'Montrose Apartments' 445 Alfred Street, Neutral Bay
In 1955 Neville Gruzman was a struggling young architect when he received an unusual request to draft a plan for a block of flats – not for construction, but to demonstrate the value of the site.
The land on Alfred Street in North Sydney was already occupied by two cottages. But the lots were slated for resumption by the Department of Main Roads who were then planning the Warringah Expressway, which would ultimately cut through the municipality and result in the destruction of several hundred homes between Alfred and Arthur Streets. A plan for new flats on the land would have suggested the potential value of the site and, therefore, increased the compensation paid.

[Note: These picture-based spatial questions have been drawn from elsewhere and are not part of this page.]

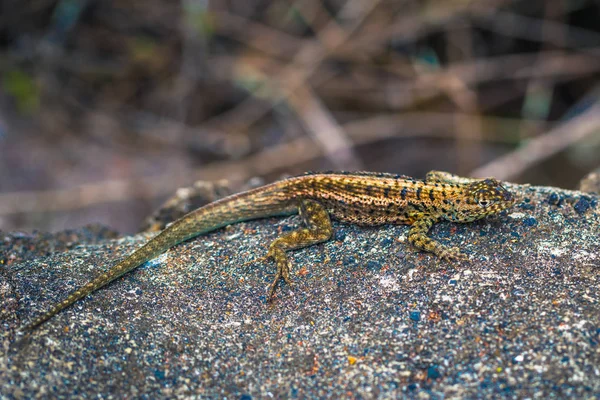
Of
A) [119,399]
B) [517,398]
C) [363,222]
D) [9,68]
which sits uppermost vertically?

After an intensive site visit Gruzman discovered that the owner’s intent had changed and construction was to proceed as soon as possible – perhaps because resumption was no longer imminent or possibly to stave off a forced sale. When completed, the Expressway just grazed the edge of this part of Alfred Street.
It was an extraordinary opportunity for an architect just one year into private practice. Gruzman recalled that ’fake Colonial and Tudor’ was still the fashion; but Modernism was also being more widely embraced: ‘Sydney at that time was one of the most exciting places anywhere in the world from the point of view of small architectural works... a few others and myself each attempting, in our own way, to solve human problems through architecture.’ (in Gruzman and Goad, Neville Gruzman: An Architect and his City, 2006)
Gruzman’s design for the small block of eight flats was innovative. In order to provide both views and sun for the living areas in each unit, he created the first double-storey flats in Australia. Just as interesting was the construction – a thin skin of glass and metal often called a ‘curtain wall’. Where other structures were obviously built of brick or concrete, ‘Montrose’ was an extraordinary early example of minimalist Modernism, where the load-bearing structure of the building was virtually invisible.
The building that Gruzman designed was to have been a smaller model for a much larger block behind. In the end this did not happen. The second building, built shortly after, was heavy with brick and concrete. It still looms over its smaller, elegant and lightweight predecessor.
The masonry of the large building shows its age. ‘Montrose’, by contrast, displays something rare among Modernist buildings. It looks new even when it is more than half a century old.